There is an often resonator-less five-string banjo used in old-time music. It is often played in what is called claw hammer style where the strings are picked and brushed with the fingers, often without the aid of picks. The third style of banjo is also a fivestring banjo, but it includes a resonator. It is generally played with finger picks and is popular in bluegrass music.

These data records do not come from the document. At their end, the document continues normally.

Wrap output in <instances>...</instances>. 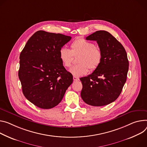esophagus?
<instances>
[{
	"label": "esophagus",
	"mask_w": 147,
	"mask_h": 147,
	"mask_svg": "<svg viewBox=\"0 0 147 147\" xmlns=\"http://www.w3.org/2000/svg\"><path fill=\"white\" fill-rule=\"evenodd\" d=\"M73 80H74V81H78V80H79V78L74 76V77H73Z\"/></svg>",
	"instance_id": "obj_1"
}]
</instances>
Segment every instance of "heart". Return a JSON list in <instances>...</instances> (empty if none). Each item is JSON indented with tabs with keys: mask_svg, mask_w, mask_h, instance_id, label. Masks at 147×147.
<instances>
[{
	"mask_svg": "<svg viewBox=\"0 0 147 147\" xmlns=\"http://www.w3.org/2000/svg\"><path fill=\"white\" fill-rule=\"evenodd\" d=\"M71 50L65 47L60 49L59 57L65 67H70L73 56H77L78 64L73 66L70 73L75 77L86 75L89 70H95L100 65L102 60L101 49L94 44L86 40L78 38L71 44Z\"/></svg>",
	"mask_w": 147,
	"mask_h": 147,
	"instance_id": "heart-1",
	"label": "heart"
}]
</instances>
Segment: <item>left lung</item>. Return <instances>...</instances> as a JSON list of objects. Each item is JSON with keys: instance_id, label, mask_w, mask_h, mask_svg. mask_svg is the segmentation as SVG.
<instances>
[{"instance_id": "obj_1", "label": "left lung", "mask_w": 147, "mask_h": 147, "mask_svg": "<svg viewBox=\"0 0 147 147\" xmlns=\"http://www.w3.org/2000/svg\"><path fill=\"white\" fill-rule=\"evenodd\" d=\"M96 41L102 60L91 74L80 78L83 84L81 97L87 104L104 106L114 101L126 82L129 62L123 45L109 32L96 31L86 37Z\"/></svg>"}]
</instances>
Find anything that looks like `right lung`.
Segmentation results:
<instances>
[{
  "instance_id": "1",
  "label": "right lung",
  "mask_w": 147,
  "mask_h": 147,
  "mask_svg": "<svg viewBox=\"0 0 147 147\" xmlns=\"http://www.w3.org/2000/svg\"><path fill=\"white\" fill-rule=\"evenodd\" d=\"M71 37L38 30L28 40L20 55L19 78L25 97L38 107L50 109L62 100L73 83L59 57L60 49Z\"/></svg>"
}]
</instances>
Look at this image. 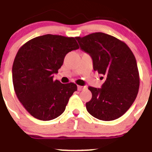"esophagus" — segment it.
Returning a JSON list of instances; mask_svg holds the SVG:
<instances>
[{"label": "esophagus", "instance_id": "esophagus-1", "mask_svg": "<svg viewBox=\"0 0 152 152\" xmlns=\"http://www.w3.org/2000/svg\"><path fill=\"white\" fill-rule=\"evenodd\" d=\"M78 90L79 91H81L83 90V89H86V87L85 86H80V85H78Z\"/></svg>", "mask_w": 152, "mask_h": 152}]
</instances>
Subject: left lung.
<instances>
[{
	"label": "left lung",
	"mask_w": 152,
	"mask_h": 152,
	"mask_svg": "<svg viewBox=\"0 0 152 152\" xmlns=\"http://www.w3.org/2000/svg\"><path fill=\"white\" fill-rule=\"evenodd\" d=\"M76 38L81 49L92 57L94 71L105 78L100 89L88 87L92 97L86 103L87 111L100 120L118 119L130 108L139 89L135 56L125 43L105 33Z\"/></svg>",
	"instance_id": "8db88e82"
}]
</instances>
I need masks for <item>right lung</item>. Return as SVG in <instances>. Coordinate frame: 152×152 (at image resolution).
I'll list each match as a JSON object with an SVG mask.
<instances>
[{
  "label": "right lung",
  "mask_w": 152,
  "mask_h": 152,
  "mask_svg": "<svg viewBox=\"0 0 152 152\" xmlns=\"http://www.w3.org/2000/svg\"><path fill=\"white\" fill-rule=\"evenodd\" d=\"M79 48L73 37L47 34L20 48L12 66L14 91L24 108L39 120L55 119L64 112L77 86L53 80L65 55Z\"/></svg>",
  "instance_id": "add662e5"
}]
</instances>
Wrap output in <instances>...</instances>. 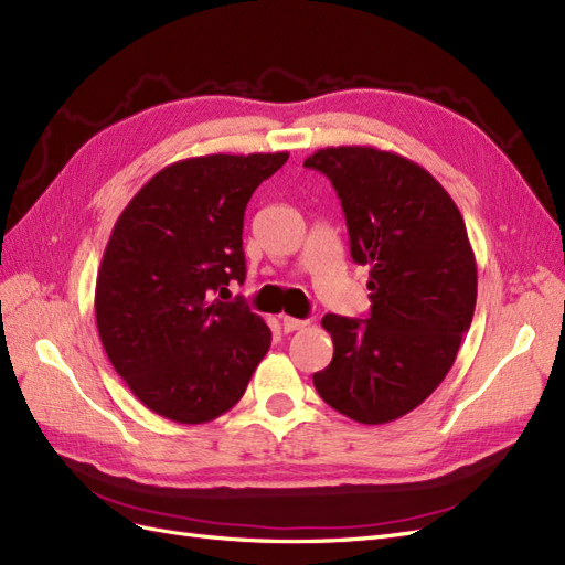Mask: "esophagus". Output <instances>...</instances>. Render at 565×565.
Instances as JSON below:
<instances>
[{
	"label": "esophagus",
	"mask_w": 565,
	"mask_h": 565,
	"mask_svg": "<svg viewBox=\"0 0 565 565\" xmlns=\"http://www.w3.org/2000/svg\"><path fill=\"white\" fill-rule=\"evenodd\" d=\"M306 324H309V320L292 318V316H282V328H285V332H297V330H303Z\"/></svg>",
	"instance_id": "esophagus-1"
}]
</instances>
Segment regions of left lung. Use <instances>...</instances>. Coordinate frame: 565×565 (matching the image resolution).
Listing matches in <instances>:
<instances>
[{
	"instance_id": "left-lung-1",
	"label": "left lung",
	"mask_w": 565,
	"mask_h": 565,
	"mask_svg": "<svg viewBox=\"0 0 565 565\" xmlns=\"http://www.w3.org/2000/svg\"><path fill=\"white\" fill-rule=\"evenodd\" d=\"M303 167L334 185L351 256L370 266V318L328 313L332 363L320 398L361 424H386L431 396L476 309V259L457 204L424 167L372 146L320 148Z\"/></svg>"
}]
</instances>
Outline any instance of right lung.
Listing matches in <instances>:
<instances>
[{
    "label": "right lung",
    "mask_w": 565,
    "mask_h": 565,
    "mask_svg": "<svg viewBox=\"0 0 565 565\" xmlns=\"http://www.w3.org/2000/svg\"><path fill=\"white\" fill-rule=\"evenodd\" d=\"M287 158L218 152L174 162L119 214L96 278V324L115 372L152 413L179 424L216 419L266 355L264 318L216 295L245 282L247 202Z\"/></svg>",
    "instance_id": "right-lung-1"
}]
</instances>
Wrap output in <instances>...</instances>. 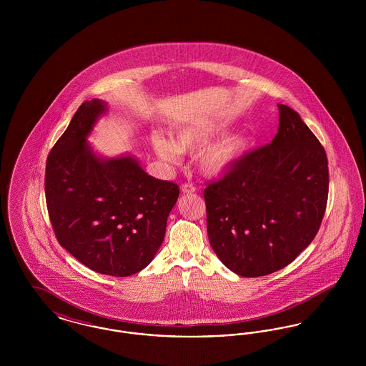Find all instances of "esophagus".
<instances>
[{"label":"esophagus","instance_id":"1","mask_svg":"<svg viewBox=\"0 0 366 366\" xmlns=\"http://www.w3.org/2000/svg\"><path fill=\"white\" fill-rule=\"evenodd\" d=\"M194 191H196V188L192 184H182L181 185V192L182 193H193Z\"/></svg>","mask_w":366,"mask_h":366}]
</instances>
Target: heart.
I'll return each mask as SVG.
<instances>
[{
	"label": "heart",
	"mask_w": 366,
	"mask_h": 366,
	"mask_svg": "<svg viewBox=\"0 0 366 366\" xmlns=\"http://www.w3.org/2000/svg\"><path fill=\"white\" fill-rule=\"evenodd\" d=\"M227 130V123L196 121L179 127L173 134V139L162 134H154L151 137V145L157 157L170 163H175L181 152H194L204 146L197 157L200 172L206 175H221L232 170L244 159L252 145V139L245 133L227 136L214 143L210 142L225 136Z\"/></svg>",
	"instance_id": "b5f03b06"
}]
</instances>
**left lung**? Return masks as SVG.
<instances>
[{"instance_id":"8db88e82","label":"left lung","mask_w":366,"mask_h":366,"mask_svg":"<svg viewBox=\"0 0 366 366\" xmlns=\"http://www.w3.org/2000/svg\"><path fill=\"white\" fill-rule=\"evenodd\" d=\"M279 107L272 144L242 159L204 189L214 252L233 273L261 277L285 267L313 242L325 214V149L292 108Z\"/></svg>"}]
</instances>
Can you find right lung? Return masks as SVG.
Here are the masks:
<instances>
[{
	"label": "right lung",
	"mask_w": 366,
	"mask_h": 366,
	"mask_svg": "<svg viewBox=\"0 0 366 366\" xmlns=\"http://www.w3.org/2000/svg\"><path fill=\"white\" fill-rule=\"evenodd\" d=\"M108 105L85 102L46 160L45 194L60 245L114 277L139 273L163 243L179 189L147 174L132 154L105 157L87 141Z\"/></svg>",
	"instance_id": "right-lung-1"
}]
</instances>
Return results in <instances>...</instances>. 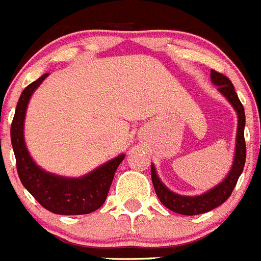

Much of the uniqueness of banjos stems from the fact that many of their important parts are not made from wood. Rather, they are made from various metals, which have acoustic impedances quite different from those of wood.At several key locations on the instrument, vibration transfer must occur across wood–metal or metal–wood interfaces where the mismatch of acoustic impedance is expected to be large. In addition, the major sound-radiating surface is not wood. Rather, it is a thin, tightly stretched membrane made of Mylar, which is more responsive than typical sound-radiating surfaces on other string instruments. On banjos used for playing bluegrass music, the back surface of the instrument is a curved resonator made of laminated wood secured to the upper part of the banjo by way of four metal bolts.

With the resonator in place, the instrument has an enclosed air cavity, as found on many other string instruments. Another unique feature of the banjo is that most of its parts are not glued together and are amenable to modification (tuning) after the instrument has been constructed. For example, the Mylar head is attached to the instrument by a hoop and 24 hook-bolt devices that can be used to change the tightness of the head over a rather wide range. The bridge is not attached so it can be changed with ease. There are many bridge designs constructed of many different kinds of material, and they offer increased flexibility for changing the banjo’s sound with a minimum of effort.

Other specifications

Many banjos have adjustable tailpieces that can alter the angles that the strings make over the bridge, thus allowing adjustment of the magnitude of the string tension force vector that is directed downward toward the head. It is also possible to use adjustable-height bolts (called Raejusters) to change the spacing between the resonator and the upper part of the banjo so that adjustments of the frequencies of the cavity resonances can be made in a matter of seconds. Most of these adjustments have not yet been studied with good scientific methods, so the observations are anecdotal, without good theoretical models to predict what is measured. This chapter stems from the author’s post-retirement hobby.

While a few of the studies were done in the laboratory of Dr. Tom Rossing, most were done in the author’s own basement. The results presented are part of a series of trials done on experimental banjos constructed by the author from a large number of quality parts. Many of the parts were custom-made to the author’s specifications by well-known banjo parts makers. The findings were compared to those from six high-quality commercial banjos in the author’s personal collection.